**Verilen Metin**
AHMET MİDHAT EFENDİ- ALTIN ÂŞIKLARI YAZARI




Ahmet Midhat Efendi döneminin hace-i evvel diye anılan ve yazı makinesi lakabıyla nam bulan bir ismi olduğunu defalarca yazmıştık. Bu kez bir de şu ifadeyi ekleme yapmak istiyorum; Ahmet Midhat Efendi fikri seyyah ustasıdır.  O, dönemindeki insanları kâh Amerika’ya kâh Paris’e ya da Fransa’da bir caddede seyahat ettirmiştir. Sadece o dönemin mi? Bizi de Osmanlının ve o ülkelerin birer zaman makinesi içerisinde gezdirdiğini saklayamayız.

Yazarımız Altın âşıkları isimli eserinde Paris’te bir konakta başlayan cinayeti ele alıyor. Vitri cinayeti olarak kayıtlara geçen cinayet, kimliği belirsiz kişi ya da kişilerce bir konağa girip konak sahibinden hizmetçilere kadar herkesin öldürülmesi ile başlıyor. Olaylar dönemin gazetelerinde geniş yer bulmuş ve Ahmet Midhat Efendi’ye “Eski Mektuplar” isimli eserinde olduğu gibi bir arkadaşının “Bu konuyu incele. Sizin gibi bir romancı bu konuya baktığında ortaya acîp ve garîp bir roman çıkar” diyerek “Michel kardeşler” üzerinden araştırma yapmasını tavsiye etmiştir.

Vitri cinayeti olarak başlayan tahkikat hep sonuçsuz kalmış failler bir türlü bulunamamıştır. Aradan yıllar geçtikten sonra öldürülen malikâne sahibinin ancak Michel kardeşler tarafından öldürüleceği halk arasında söylentiye neden olur.  Fakat deliller olmamakla birlikte Michel kardeşlerden birisi olay günün de başka yerde bulunduğunu ispatlamasıyla yine delilsiz kalır. Öldürülen malikânenin sahibi Du Petit Val ve diğerlerinin ardından malikâne içerisinden hiçbir şeyin çalınmaması dikkatleri çekmiştir.  Yıllar sonra ortaya çıkan ve çalınan ise lüks yemek kaşık takımları olduğudur.

**Verilen Bilgiler**
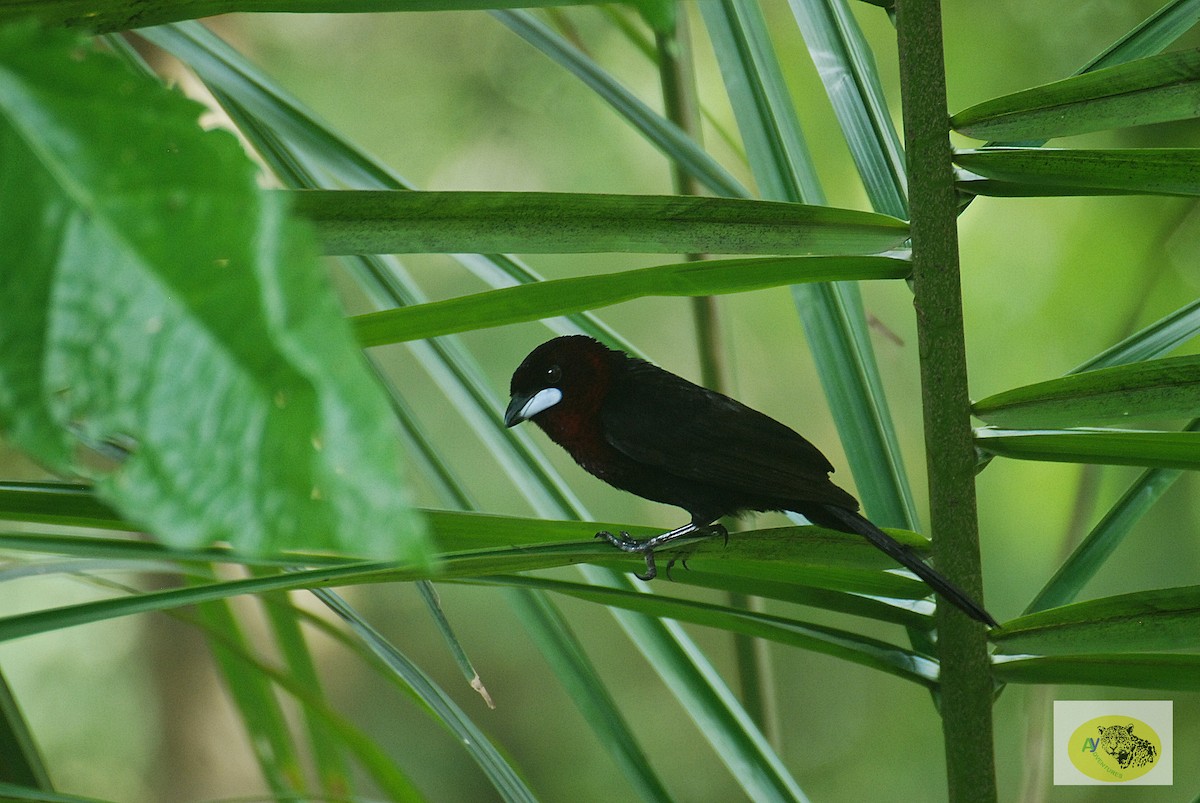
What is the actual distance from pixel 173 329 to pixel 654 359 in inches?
83.8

**Çözülecek Görevler**
a. Ahmet Midhat Efendi hakkındaki metne göre Vitri cinayetinde öldürülen malikâne sahibinin adı nedir?
b. Lütfen Ahmet Midhat Efendi hakkındaki metinden "Vitri cinayeti olarak başlayan" sözleriyle başlayıp "kaşık takımları olduğudur." sözleriyle biten bölümü hiçbir değişiklik yapmadan döndür.
Liste bu işte hiçbir rol oynamıyor.

**Beklenen Yanıtlar**
a. Du Petit Val.

b.
Vitri cinayeti olarak başlayan tahkikat hep sonuçsuz kalmış failler bir türlü bulunamamıştır. Aradan yıllar geçtikten sonra öldürülen malikâne sahibinin ancak Michel kardeşler tarafından öldürüleceği halk arasında söylentiye neden olur.  Fakat deliller olmamakla birlikte Michel kardeşlerden birisi olay günün de başka yerde bulunduğunu ispatlamasıyla yine delilsiz kalır. Öldürülen malikânenin sahibi Du Petit Val ve diğerlerinin ardından malikâne içerisinden hiçbir şeyin çalınmaması dikkatleri çekmiştir.  Yıllar sonra ortaya çıkan ve çalınan ise lüks yemek kaşık takımları olduğudur.